This is the first piece that I have posted from Elvs, but it is not the first I have seen and I will have to dig out others from my achives, because this is very fine wildstyle writing indeed. There is little on the Interweb about Elvs, and I guess he would want it that way. but I suspect he is a London-baased artist who comes occasionally to Bristol.
This stunning piece has adopted the same technique that I have featyred from Deamze and Voyder, where there is a diagonal split through the writing, and in this case the primary colours, black and white, are reversed either side of the diagonal. Thuis is highly accomplished stuff and beautiful crisp writing. I can’t think why I haven’t posted any of his work before.
Another fabulously intricate piece of wildstyle writing from Deamze accompanied by a cartoon-style character. There is a lot to like about this piece…it is clean and crisp, the design is highly detailed, the cartoon character is beautifully done and is holding a spray can, which is always a good thing.
This is a site tucked up behind Cameron Balloons, and is a favourite for several members of the ASK crew, including Cheo, Soker and Deamze himself. I don’t come here very often, but it would appear that I visited pretty soon after a whole new bunch of work had been done. I like it when I get lucky like this.
This is another fine piece of wildstyle writing from Soge on the long wall at Dean Lane. I believe that Soge is a friend and neighbour to Hire, and is another of the Polish contingent of artists that is making a big impression on the Bristol graffiti art scene at the moment.
It is interesting that both Soge and Hire have a style that feels rather gothic and jagged – it is different from most of what you see from the established Bristol artists. This piece is vibrant and colourful and fun too – there is a boar’s head lurking between the S and O.
I expect to see more from Soge – probably at Dean Lane, which seems to be a favoured spot for these artists.
This is the first time I have seen a rabbit and writing from Hire sprayed together at the same time. I think Hire likes to hang out at Dean Lane, as most of his recent pieces have been there. At first I wasn’t too sure that the writing was by Hire, because he usually spells out his name, but the style is his.
At first I wasn’t at all sure what the writing said, but there is a small clue at the bottom of the piece where it says ‘Anna’. Looking back up at the writing, it then becomes obvious. Is this an expression of admiration I wonder?
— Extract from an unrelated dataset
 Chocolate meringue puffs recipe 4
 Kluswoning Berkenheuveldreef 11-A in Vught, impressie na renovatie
The rabbit is fantastic as I would expect, I do like his rabbits and am building up quite a collection of them. As a whole, the wall comes across as two discreet pieces, which is often how collaborations work, where two artists will spray together using the same paints, but there is no read-across from one to the other. I like this collaboration with himself.
This is another little post-Upfest ‘gift’ this time from Hide2 in the Stokes Croft area of Bristol. It is one of three pieces on Wilder street, the others being from Aintzane Crucet and Deamze, courtesy of the curated wall from Where the Wall.
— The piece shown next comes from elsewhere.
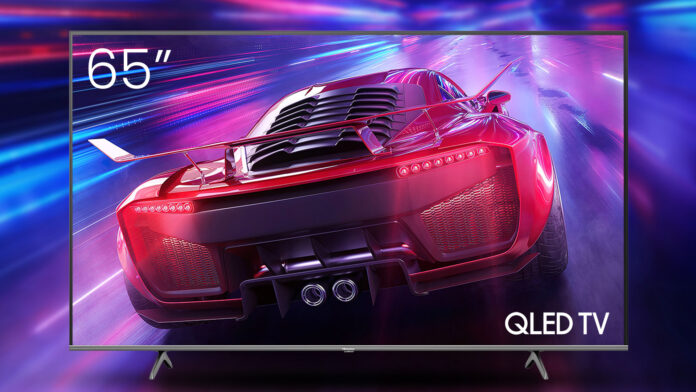 Hisense QLED TV Hisense QLED TV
This is not Hide2’s Upfest piece, which will be posted in due course, but it is nonetheless a wonderful work of wildstyle writing and of a really high standard. The colour choices are excellent and definition and shadows in his lettering is highly accomplished.
Hide2 is based in Malaga, Spain and I highly recommend a quick look at his Instagram feed. All good.
In a little pedestrian tunnel, under the M32 motorway are a couple of really great walls. Great for spraying that is…less great for photographing. This is yet another wonderful collaboration piece from Deamze and Voyder, who always seem to work with Deamze on the left and Voyder on the right. I don’t know if this is a deliberate or subconscious thing, but it is pretty much always the case.
What is particularly captivating about these pieces is the white subject on a pillarbox red background. Deamze has worked a particularly nice bit of wildstyle writing with an interesting cartoon character who looks a little like Captain Klutz from MAD magazine, but isn’t.
Someone out there probably knows who it is. I love the angular style of this piece and the limited colour range. It is a fine piece.
It is becoming very difficult to describe Voyder’s work these days, as I feel he has hit such a high level, and that veach work pushes boundaries and demonstrates his command of his craft.
This is such a beautifully constructed piece and resembles a paper cut out. It is such a pity the photograph just doesn’t do it justice. That red just sets the piece off perfectly.